Given problem → Revise everything from the line containing "What is the distance from [776,665]" down to the line containing "3031 centimetres", changing "camera" to "viewer" and leaving the rest of the material as it is. Return only those lines.

Data supplied →

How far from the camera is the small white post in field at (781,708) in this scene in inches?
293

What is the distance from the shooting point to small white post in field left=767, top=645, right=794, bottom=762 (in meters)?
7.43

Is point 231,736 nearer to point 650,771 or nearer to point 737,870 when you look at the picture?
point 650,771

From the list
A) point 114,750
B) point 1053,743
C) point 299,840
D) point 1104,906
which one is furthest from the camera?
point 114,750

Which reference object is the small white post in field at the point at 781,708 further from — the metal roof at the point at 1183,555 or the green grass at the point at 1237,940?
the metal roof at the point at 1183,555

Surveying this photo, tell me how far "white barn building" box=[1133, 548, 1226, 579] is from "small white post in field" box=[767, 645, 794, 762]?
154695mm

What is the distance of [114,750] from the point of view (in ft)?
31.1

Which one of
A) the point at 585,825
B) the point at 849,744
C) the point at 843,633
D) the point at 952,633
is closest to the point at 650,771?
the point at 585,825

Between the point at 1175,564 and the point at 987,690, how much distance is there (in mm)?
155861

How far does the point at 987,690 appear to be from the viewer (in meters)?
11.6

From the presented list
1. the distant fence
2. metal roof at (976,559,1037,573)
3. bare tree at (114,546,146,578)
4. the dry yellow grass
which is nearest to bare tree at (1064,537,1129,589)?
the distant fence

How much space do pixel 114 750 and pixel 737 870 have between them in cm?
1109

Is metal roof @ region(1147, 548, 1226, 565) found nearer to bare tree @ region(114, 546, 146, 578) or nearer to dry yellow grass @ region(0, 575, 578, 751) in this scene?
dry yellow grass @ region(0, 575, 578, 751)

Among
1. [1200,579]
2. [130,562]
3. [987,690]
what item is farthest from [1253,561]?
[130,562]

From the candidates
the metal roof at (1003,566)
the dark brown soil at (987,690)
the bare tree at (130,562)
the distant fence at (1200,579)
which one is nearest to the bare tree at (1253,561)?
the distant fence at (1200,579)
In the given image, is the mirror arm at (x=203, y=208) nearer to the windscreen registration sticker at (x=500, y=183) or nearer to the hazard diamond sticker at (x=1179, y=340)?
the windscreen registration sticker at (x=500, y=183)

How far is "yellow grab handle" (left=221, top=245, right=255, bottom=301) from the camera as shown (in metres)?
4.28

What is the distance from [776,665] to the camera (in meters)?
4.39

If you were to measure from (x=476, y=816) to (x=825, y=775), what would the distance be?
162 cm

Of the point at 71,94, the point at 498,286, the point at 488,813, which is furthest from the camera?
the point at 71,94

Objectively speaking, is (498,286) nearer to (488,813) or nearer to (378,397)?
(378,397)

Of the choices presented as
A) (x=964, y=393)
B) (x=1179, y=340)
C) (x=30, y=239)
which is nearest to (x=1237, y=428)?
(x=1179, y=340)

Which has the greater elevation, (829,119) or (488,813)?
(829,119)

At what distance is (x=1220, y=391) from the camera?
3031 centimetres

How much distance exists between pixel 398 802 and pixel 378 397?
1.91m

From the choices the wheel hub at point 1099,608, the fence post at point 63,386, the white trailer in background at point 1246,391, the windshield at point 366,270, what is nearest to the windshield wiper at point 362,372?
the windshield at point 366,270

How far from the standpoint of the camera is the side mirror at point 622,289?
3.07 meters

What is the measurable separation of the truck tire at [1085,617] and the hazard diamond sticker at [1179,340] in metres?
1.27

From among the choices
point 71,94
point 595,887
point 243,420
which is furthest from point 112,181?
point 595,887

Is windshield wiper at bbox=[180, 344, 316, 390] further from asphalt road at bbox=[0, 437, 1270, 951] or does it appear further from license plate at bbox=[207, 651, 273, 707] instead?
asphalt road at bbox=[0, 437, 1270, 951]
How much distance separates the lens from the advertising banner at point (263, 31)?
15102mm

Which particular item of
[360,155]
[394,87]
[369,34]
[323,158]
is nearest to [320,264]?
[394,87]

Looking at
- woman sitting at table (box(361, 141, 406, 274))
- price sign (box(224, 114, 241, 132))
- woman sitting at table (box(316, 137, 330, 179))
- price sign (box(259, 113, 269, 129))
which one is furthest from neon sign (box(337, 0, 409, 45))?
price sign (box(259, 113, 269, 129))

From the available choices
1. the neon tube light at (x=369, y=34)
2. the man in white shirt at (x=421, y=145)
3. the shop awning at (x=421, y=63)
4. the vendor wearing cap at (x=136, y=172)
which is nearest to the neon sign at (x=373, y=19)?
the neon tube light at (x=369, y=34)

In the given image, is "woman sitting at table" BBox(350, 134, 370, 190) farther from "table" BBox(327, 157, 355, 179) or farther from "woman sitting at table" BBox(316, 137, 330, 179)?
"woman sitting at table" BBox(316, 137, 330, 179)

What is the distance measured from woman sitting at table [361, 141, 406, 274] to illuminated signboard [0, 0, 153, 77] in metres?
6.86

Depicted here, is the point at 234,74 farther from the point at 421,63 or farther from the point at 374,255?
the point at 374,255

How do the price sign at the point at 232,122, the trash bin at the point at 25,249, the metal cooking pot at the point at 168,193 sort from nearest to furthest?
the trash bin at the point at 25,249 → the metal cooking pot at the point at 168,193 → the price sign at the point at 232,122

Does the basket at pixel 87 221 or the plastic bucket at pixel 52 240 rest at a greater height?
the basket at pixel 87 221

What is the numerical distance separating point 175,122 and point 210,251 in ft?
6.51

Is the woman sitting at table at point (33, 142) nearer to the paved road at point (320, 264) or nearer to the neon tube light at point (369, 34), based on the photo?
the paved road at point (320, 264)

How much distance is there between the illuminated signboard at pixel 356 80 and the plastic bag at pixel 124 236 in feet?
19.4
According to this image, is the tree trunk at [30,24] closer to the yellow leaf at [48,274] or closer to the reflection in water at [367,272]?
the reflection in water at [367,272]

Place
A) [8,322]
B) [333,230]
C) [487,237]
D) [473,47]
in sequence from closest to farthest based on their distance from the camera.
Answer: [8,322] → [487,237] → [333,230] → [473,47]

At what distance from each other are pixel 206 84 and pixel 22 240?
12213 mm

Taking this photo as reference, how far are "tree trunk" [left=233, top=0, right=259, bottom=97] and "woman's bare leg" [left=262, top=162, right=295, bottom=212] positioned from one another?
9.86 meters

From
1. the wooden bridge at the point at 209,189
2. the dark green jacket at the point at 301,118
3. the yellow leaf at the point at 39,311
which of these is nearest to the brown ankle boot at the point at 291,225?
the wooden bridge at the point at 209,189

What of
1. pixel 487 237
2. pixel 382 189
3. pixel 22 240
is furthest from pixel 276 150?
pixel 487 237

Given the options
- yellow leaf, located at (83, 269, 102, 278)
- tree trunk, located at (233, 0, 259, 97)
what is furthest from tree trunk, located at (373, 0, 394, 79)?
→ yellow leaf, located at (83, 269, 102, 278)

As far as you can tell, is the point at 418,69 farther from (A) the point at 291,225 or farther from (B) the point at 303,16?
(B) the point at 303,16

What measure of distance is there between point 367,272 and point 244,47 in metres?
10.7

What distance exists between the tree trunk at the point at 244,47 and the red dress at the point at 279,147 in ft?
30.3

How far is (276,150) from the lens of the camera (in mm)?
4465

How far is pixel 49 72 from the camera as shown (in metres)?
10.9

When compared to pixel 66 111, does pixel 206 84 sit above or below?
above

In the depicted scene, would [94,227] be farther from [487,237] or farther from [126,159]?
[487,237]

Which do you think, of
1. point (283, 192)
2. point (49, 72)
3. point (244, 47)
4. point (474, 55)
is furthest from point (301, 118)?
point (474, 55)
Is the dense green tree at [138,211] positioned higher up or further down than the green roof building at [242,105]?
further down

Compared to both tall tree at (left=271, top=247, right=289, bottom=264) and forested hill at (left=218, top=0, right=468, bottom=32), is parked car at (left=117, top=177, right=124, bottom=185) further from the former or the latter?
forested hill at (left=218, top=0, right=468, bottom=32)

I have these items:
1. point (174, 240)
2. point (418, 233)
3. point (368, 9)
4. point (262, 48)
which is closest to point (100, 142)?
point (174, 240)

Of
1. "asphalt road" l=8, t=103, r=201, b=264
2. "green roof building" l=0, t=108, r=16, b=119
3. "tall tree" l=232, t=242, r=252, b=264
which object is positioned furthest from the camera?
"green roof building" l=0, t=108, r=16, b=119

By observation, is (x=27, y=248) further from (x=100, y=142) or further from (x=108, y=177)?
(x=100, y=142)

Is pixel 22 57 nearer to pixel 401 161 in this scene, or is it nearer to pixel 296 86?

Solution →
What is the distance from [776,665] to the viewer (in meters)?
4.39

If you were to measure from (x=476, y=816) to (x=825, y=775), what would the distance be?
162 cm

Of the point at 71,94, the point at 498,286, the point at 488,813, which is furthest from the viewer?
the point at 71,94

Objectively speaking, is (498,286) nearer to (488,813) or nearer to (378,397)?
(378,397)

Of the choices presented as
A) (x=964, y=393)
B) (x=1179, y=340)
C) (x=30, y=239)
which is nearest to (x=1237, y=428)?
(x=1179, y=340)

Which has the greater elevation, (829,119) or (488,813)?
(829,119)

At what distance is (x=1220, y=391) from the viewer?
3031 centimetres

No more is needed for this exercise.